As far as how the 2700ish GM's do like Adams or Pons - we can look at their recent results in less prestigious events. Both Scored at about their expectation vs a mixed field of opponents.

So it seems to me in relation to each other they are rated right. Now as to the question of 2800 being an inflated number compared to previous era's I will leave that up to Jeff Sonas and co.

orangehonda

It makes sense though, when you artificially alter the pool of players the ratings wont be accurate.

It's hard to not think of the top 10 as monstrously strong though.  Do you also think Kasparov was below the relative 2800 level in the early 2000s?

87654321

hmmm the politics of envy

premise dismissed

>:)

heinzie

I don't understand. Nobody is as good as the three current 2800+ guys, yet you say they aren't worthy of having the top three ratings in the world?

Tjeert

er.. but why would they?

Chess_Enigma

Alexander Khalifman also thought that the top guys ratings were inflated, when he became "world champion" as well as Rustam. Both held a bare 2700 rating on beating the worlds elite.

nimzo5

Winning a knockout tournament is nothing like playing a match.

87654321
Chess_Enigma wrote:

Alexander Khalifman also thought that the top guys ratings were inflated, when he became "world champion" as well as Rustam. Both held a bare 2700 rating on beating the worlds elite.


well yes it seems to be a common theme for those who dont quite make it to the very top, ranked around 50 at his peak, the biggest prizes just out of his grasp, must have been frustrating

>:) 

Chess_Enigma
nimzo5 wrote:

Winning a knockout tournament is nothing like playing a match.


I was under the impression that you played matches in the knockout cycle.

pathfinder416
nimzo5 wrote:Hmm.. I wasn't under the impression that a 2800 couldn't lose to a sub 2700- in fact, statistically they should only score 75% vs someone who is 2600.

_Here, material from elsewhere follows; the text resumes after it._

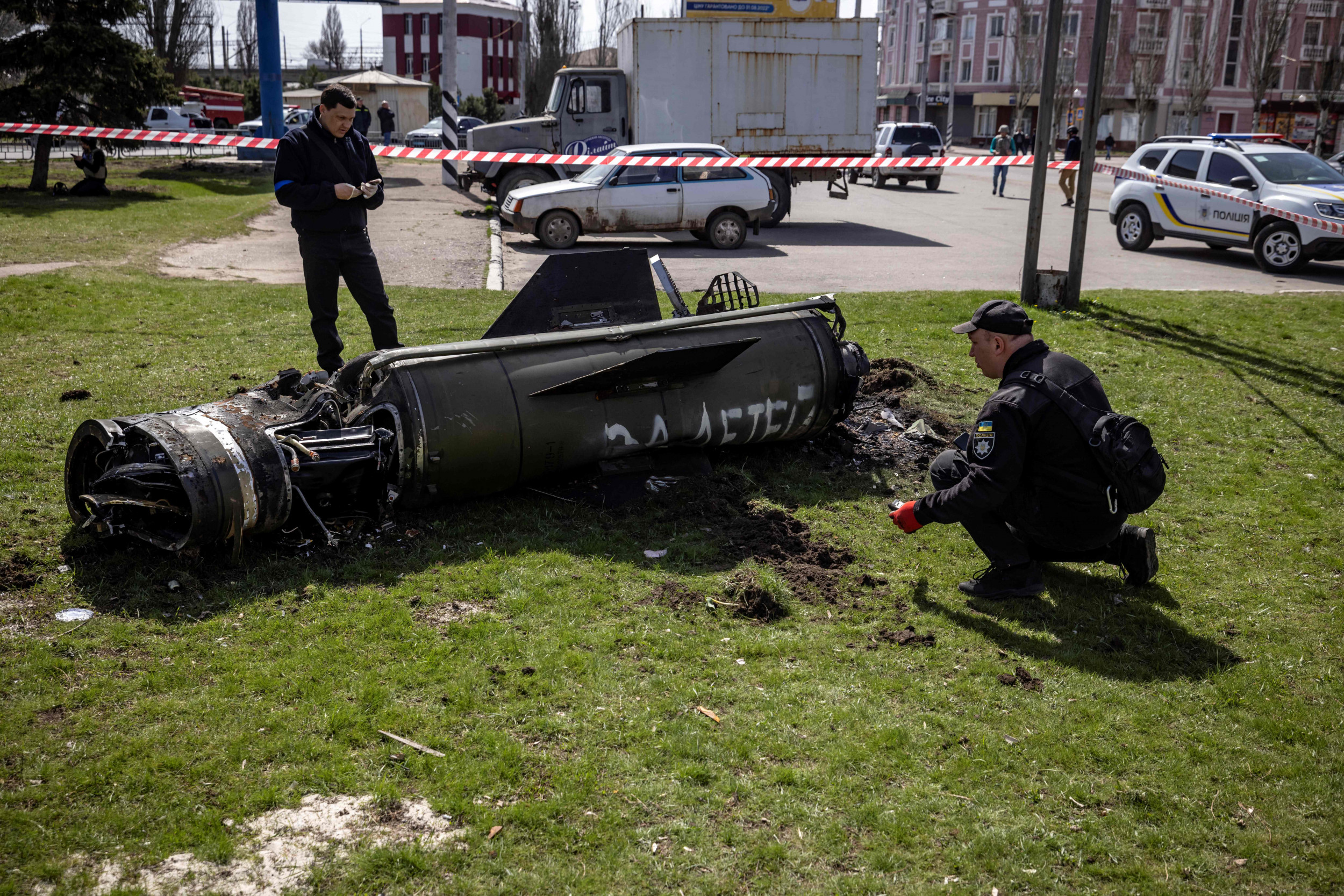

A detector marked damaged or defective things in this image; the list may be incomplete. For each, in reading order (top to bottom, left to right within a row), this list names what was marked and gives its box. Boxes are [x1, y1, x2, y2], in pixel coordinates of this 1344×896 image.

white and rusty car [503, 141, 780, 251]
burnt rocket engine [63, 248, 866, 550]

The percentages don't apply at the high end of the rating distribution; the population is too small to interpolate/extrapolate reliably.

orangehonda
Chess_Enigma wrote:
nimzo5 wrote:

Winning a knockout tournament is nothing like playing a match.

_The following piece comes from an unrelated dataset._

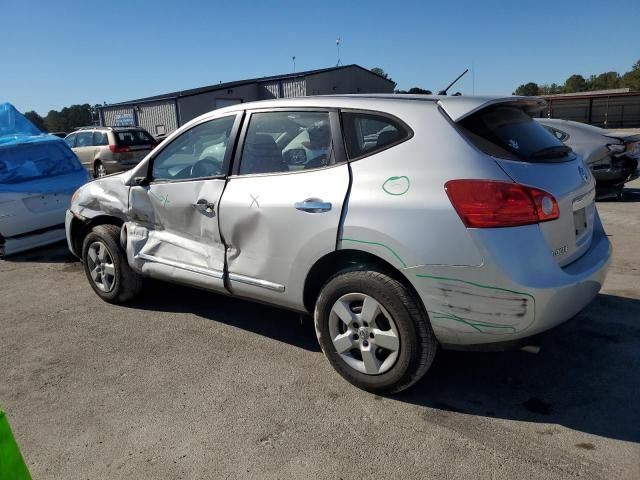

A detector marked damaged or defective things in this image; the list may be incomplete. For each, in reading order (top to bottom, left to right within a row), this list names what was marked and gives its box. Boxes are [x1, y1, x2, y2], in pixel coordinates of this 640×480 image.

dented door panel [127, 178, 228, 292]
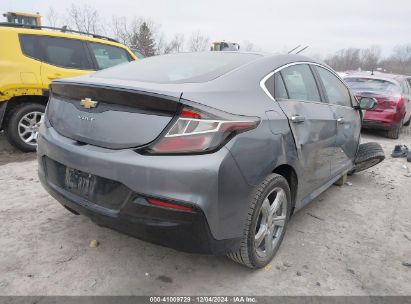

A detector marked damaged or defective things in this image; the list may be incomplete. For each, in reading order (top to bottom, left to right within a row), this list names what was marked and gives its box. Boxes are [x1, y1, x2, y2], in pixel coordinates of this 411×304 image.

I was under the impression that you played matches in the knockout cycle.


I supposed, as in first to 8 in a 15 game match would win the match and "knockout" the other guy... but you see how this is different than a knockout tournament right? Laughing

orangehonda
Fezzik wrote:

Remind me again, how did Carlsen skyrocket to +2800 again?

WGM Poginina's point that it's extremely hard to make it to the top is completely valid. But Carlsen earned the highest rating in FIDE by playing and beating a bunch of 2700+ opponents. His victory at Shanghai last year was spectacular. And then he continued his run of major tournament victories! 

(Tho Jakovenko played like a fish. I had a 10 yr old student who worked out Carlsen's combination in that game!)


It may be Carlsen has a legitimate 2800 playing strength, the point is that once you reach the top, your rating (which is a relative measurement) is skewed in the first place (the same with people at the lowest end).  Add to this changing the pool of players afterwards (the top 10-15 playing in elite round robin events with each other) and again ratings will tend to become skewed vs playing in a larger pool.

Of course it's a bit speculative to say no one deserves a 2800+ rating currently, but the point is, whatever the rating, they're inflated at the top, a claim which makes a lot of sense to me anyway.

Niven42

It probably doesn't make much sense to worry about who's in the penthouse, either, when you occupy the apartment right next to it.  At some point, a number will become just a number (compared to the rest of us).